Quando surgiu no palco, o É o Tchan! estava completo: Beto Jamaica, Cumpadi Washington, Jacaré, Scheila Carvalho e Sheila Melo. Nenhum dos grandissíssimos hits da carreira ficou de fora: Pau que nasce torto, Paquerei, Segura o Tchan, É o tchan na Selva, no Egito e no Havaí, Arigatchan, A tomada (aposto que nessa enchurrada de sucessos, vocês também nem lembravam dessa, né?), Bambolê, Disque Tchan (Alô Tchan), Dança do Põe Põe, Gererê…

Mas o É o Tchan serviu muito mais do que isso. Com Cumpadi Washington reservado — já que há menos de um mês ele estava internado na UTI por causa de uma hipertensão -, Beto Jamaica assumiu o protagonismo (como, aliás, sempre fez). Ele, que começou sua carreira nos blocos afro de Salvador — Afoxé Zambi, Muzenza e Ilê Aiyê -, fincou uma base sólida no samba do recôncavo, o samba de roda e o samba duro, variações tradicionais do samba na Bahia. E trouxe elementos centrais da formação desses estilos e sonoridades para o pagode baiano que, no começo, o Gera Samba representava e, depois, na axé music de exportação, o É o Tchan! foi representante máximo.

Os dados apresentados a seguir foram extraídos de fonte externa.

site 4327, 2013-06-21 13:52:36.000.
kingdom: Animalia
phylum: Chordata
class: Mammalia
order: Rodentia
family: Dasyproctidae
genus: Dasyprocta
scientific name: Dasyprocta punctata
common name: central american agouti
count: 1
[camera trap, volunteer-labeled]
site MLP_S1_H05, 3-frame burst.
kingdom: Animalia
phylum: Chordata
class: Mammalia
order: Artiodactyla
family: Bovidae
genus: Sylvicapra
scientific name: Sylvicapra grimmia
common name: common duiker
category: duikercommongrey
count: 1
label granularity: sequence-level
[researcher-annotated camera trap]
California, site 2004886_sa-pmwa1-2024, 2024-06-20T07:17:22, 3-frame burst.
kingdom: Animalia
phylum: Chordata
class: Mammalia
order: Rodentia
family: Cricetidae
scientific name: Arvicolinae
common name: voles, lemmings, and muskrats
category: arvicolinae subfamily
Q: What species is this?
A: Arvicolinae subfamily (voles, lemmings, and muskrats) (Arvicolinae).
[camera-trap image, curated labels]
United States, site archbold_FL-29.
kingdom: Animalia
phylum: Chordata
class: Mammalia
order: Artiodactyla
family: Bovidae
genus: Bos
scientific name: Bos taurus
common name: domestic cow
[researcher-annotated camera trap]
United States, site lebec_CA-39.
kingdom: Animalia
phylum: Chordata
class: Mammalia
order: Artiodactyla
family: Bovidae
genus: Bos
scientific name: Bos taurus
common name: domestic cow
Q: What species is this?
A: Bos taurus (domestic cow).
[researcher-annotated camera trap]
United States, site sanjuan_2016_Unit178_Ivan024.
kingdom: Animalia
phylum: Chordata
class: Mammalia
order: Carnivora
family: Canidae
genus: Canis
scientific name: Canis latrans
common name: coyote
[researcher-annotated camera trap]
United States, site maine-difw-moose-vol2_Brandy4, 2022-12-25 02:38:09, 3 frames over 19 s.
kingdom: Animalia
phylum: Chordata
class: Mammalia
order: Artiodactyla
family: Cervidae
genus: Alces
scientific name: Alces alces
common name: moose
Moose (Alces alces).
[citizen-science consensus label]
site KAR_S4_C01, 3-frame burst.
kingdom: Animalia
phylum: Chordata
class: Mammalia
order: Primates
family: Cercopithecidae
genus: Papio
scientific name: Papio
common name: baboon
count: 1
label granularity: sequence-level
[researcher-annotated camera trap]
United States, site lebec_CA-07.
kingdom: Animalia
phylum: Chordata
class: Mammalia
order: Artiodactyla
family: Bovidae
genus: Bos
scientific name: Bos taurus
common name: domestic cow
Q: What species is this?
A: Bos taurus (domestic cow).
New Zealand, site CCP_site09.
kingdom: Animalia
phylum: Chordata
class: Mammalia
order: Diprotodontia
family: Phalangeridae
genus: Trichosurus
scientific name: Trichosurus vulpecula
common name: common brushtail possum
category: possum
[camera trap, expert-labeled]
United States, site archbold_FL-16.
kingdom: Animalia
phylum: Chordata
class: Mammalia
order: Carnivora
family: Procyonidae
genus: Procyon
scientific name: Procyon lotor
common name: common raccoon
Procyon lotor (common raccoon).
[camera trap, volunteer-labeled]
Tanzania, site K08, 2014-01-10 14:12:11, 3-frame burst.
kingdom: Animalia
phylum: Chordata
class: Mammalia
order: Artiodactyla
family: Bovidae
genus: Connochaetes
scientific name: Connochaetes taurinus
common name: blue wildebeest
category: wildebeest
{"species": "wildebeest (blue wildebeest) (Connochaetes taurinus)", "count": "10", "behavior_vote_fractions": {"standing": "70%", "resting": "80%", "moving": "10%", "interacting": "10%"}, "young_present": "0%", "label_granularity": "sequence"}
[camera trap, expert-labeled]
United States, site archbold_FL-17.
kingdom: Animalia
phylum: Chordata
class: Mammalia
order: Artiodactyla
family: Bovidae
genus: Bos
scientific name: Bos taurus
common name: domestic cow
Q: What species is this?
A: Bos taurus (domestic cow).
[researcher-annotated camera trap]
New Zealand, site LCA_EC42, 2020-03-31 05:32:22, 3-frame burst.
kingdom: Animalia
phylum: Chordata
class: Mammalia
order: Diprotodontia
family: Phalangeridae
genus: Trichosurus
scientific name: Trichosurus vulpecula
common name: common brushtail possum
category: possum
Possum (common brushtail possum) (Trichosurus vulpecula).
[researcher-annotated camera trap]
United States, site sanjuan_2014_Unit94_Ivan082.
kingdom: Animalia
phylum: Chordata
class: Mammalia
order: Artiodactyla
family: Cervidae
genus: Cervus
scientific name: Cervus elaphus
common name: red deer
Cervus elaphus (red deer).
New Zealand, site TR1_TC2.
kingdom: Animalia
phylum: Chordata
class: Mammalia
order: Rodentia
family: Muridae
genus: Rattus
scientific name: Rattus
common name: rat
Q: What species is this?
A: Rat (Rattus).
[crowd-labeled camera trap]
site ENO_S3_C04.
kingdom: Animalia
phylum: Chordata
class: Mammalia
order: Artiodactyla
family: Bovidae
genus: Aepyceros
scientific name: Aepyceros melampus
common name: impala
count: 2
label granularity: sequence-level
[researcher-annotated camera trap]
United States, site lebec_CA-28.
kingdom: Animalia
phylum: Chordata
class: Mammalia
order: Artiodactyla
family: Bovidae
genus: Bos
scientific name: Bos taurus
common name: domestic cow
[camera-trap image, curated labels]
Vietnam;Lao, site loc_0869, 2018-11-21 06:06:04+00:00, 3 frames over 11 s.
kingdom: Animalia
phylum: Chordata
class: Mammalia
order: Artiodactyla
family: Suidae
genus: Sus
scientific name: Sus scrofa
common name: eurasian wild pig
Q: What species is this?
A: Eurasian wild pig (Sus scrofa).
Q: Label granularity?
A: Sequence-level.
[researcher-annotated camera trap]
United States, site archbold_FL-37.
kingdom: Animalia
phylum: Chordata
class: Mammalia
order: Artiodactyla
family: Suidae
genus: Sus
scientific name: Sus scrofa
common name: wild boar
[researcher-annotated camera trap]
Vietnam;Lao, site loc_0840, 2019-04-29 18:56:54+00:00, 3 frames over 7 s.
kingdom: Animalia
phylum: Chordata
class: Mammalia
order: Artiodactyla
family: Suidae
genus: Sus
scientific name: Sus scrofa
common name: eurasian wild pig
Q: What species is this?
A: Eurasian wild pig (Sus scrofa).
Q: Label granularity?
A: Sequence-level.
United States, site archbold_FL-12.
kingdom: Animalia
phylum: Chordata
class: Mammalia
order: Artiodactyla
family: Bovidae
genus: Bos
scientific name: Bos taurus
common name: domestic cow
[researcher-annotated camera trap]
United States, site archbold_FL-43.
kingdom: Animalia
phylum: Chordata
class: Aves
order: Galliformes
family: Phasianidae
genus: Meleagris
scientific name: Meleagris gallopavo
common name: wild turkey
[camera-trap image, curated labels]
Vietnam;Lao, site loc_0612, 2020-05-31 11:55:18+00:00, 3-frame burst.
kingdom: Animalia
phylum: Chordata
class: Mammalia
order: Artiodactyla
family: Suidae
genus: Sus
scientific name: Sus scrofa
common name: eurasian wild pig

Principalmente no primeiro disco, de 1995, o samba de roda é o elemento proeminente, com a violas chorando de acordo com a cadência e o suingue desejados, ou evocados nas letras. Estas, narram situações cotidianas — em que, nesse primeiro momento se referem a bairros de Salvador e pessoas próximas, mas que depois vão dar a volta ao mundo, explorando outras referências e estereótipos (sempre ligados à mulher).

Assim, o repertório do show foi longo, passou por “Dengo de Mulheres” — nesse momento, Jacaré estava como dançarino solo no palco e Beto Jamaica, dançando ao redor dele, lhe dá uma umbigada, gesto que, na roda tradicional, é feito por quem está no meio dançando para puxar outra pessoa para substituí-la. E teve também “Pode falar quem quiser”, “Passar a mão”, “Chamadinha”, “Trenzinho”, dentre outras. Aliás, em uma determinada passagem de uma música a outra, a plateia puxou as palmas que caracterizam o samba de roda sem acompanhamento da banda ou do canto de Jamaica, um momento notável e bonito.

Beto Jamaica

Mas o setlist contou não apenas a história do É o Tchan! e referenciou as bandas e cantores que estouraram na mesma época, cada um fazendo axé/pagode à sua maneira. Como o hit do Terra Samba, “Carrinho de Mão”, cujo líder era Reinaldo, que fez parte da primeira formação do Gera Samba; mas também “Desafio”, do Harmonia do Samba, liderado por Xandy — e Beto Jamaica, enquanto o cavaquinho chorava, estimulava a plateia a cantar mais alto em homenagem ao amigo. Mais presepeira, mas não menos divertida, foi o momento de “Tesouro de Pirata (Onda Onda)”, dos cariocas do Tchakabum.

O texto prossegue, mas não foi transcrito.